**Task to carry out:** Update the records from the line that contains "How far from" through the end of the records by replacing "dark jacket" with "black coat" and leaving everything else unchanged, and give back only those lines without the pictures.

Begin Listing

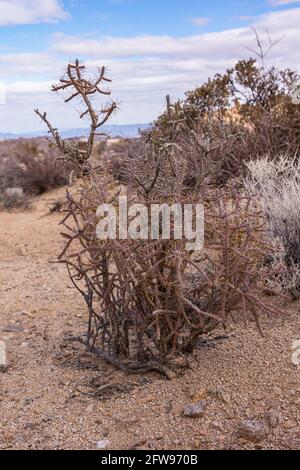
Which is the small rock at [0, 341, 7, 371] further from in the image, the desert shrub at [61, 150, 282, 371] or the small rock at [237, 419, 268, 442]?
the small rock at [237, 419, 268, 442]

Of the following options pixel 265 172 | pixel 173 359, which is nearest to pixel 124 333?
pixel 173 359

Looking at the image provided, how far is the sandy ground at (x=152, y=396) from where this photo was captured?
3184mm

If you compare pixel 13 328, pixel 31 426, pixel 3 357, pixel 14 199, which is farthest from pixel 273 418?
pixel 14 199

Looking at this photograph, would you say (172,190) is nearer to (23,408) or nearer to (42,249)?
(23,408)

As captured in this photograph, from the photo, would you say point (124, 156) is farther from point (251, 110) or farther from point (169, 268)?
point (251, 110)

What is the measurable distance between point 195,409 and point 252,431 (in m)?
0.35

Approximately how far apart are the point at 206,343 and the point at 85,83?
1.80 m

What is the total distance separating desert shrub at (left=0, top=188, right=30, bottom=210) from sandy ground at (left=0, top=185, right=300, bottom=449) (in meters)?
7.50

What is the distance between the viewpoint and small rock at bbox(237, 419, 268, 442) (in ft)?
10.1

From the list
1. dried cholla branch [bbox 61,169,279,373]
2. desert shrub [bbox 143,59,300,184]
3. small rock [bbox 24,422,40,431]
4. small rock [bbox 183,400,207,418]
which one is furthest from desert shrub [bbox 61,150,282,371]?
desert shrub [bbox 143,59,300,184]

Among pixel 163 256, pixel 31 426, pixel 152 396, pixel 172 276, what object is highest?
pixel 163 256

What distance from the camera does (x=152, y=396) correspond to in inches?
140

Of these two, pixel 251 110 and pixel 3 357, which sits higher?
pixel 251 110

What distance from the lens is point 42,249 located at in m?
7.95
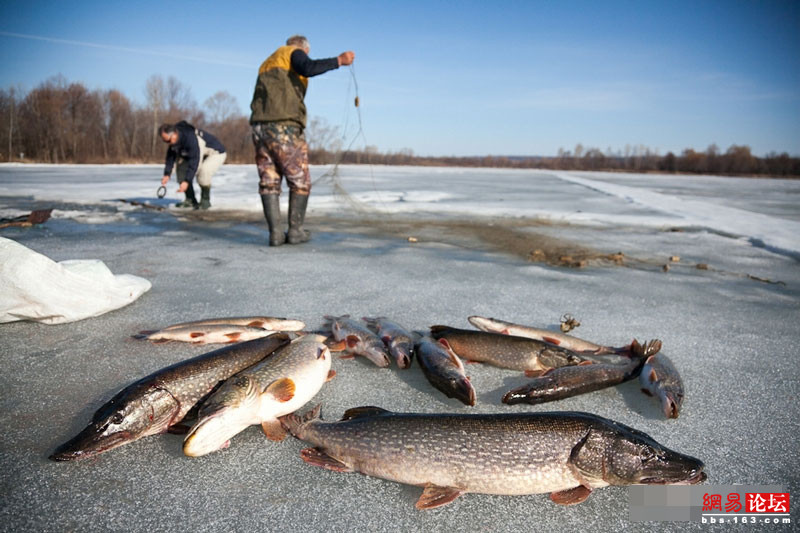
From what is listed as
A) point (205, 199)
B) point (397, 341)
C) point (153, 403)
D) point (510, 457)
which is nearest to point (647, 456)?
point (510, 457)

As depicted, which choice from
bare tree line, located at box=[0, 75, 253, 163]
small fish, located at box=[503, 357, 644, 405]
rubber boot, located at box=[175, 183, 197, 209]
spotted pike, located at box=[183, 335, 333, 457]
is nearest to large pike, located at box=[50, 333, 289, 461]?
spotted pike, located at box=[183, 335, 333, 457]

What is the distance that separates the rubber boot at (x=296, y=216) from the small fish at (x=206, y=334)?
347cm

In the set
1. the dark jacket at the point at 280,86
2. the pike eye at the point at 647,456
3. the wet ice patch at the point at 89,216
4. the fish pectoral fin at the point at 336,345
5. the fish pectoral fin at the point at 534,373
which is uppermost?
the dark jacket at the point at 280,86

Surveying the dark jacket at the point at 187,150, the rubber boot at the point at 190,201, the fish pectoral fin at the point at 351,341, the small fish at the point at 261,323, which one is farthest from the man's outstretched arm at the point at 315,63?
the rubber boot at the point at 190,201

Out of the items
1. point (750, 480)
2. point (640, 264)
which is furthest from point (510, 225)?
point (750, 480)

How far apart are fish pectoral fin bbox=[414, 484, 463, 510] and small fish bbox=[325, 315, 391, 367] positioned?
1.09 m

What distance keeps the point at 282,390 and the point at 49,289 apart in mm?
2291

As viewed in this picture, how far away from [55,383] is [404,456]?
206 centimetres

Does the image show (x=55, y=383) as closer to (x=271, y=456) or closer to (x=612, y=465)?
(x=271, y=456)

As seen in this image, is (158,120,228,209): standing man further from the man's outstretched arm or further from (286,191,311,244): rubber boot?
the man's outstretched arm

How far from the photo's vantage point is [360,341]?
9.55 ft

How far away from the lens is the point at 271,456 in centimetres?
200

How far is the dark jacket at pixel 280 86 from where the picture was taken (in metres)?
5.83

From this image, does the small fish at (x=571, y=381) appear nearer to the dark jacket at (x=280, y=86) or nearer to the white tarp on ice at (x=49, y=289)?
the white tarp on ice at (x=49, y=289)
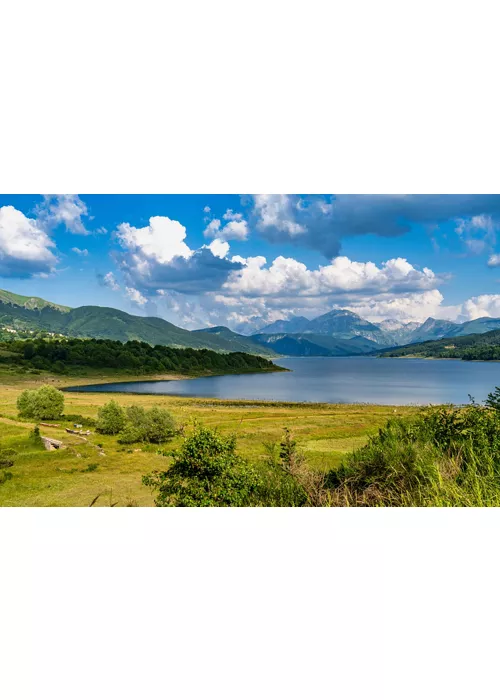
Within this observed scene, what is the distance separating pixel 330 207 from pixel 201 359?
2413 mm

End Listing

**Expected answer:**
How far from the photo's vantage point is [360,341]?
9.55 ft

How far away from the lens is the point at 271,456 in centimetres?
200

How far is the black coat at pixel 280 86 from where the picture was taken (in metres)?
5.83

From this image, does the small fish at (x=571, y=381) appear nearer to the black coat at (x=280, y=86) or nearer to the white tarp on ice at (x=49, y=289)?
the white tarp on ice at (x=49, y=289)
Within this observed scene, what is the distance separating pixel 330 207 from pixel 201 359?
2413 mm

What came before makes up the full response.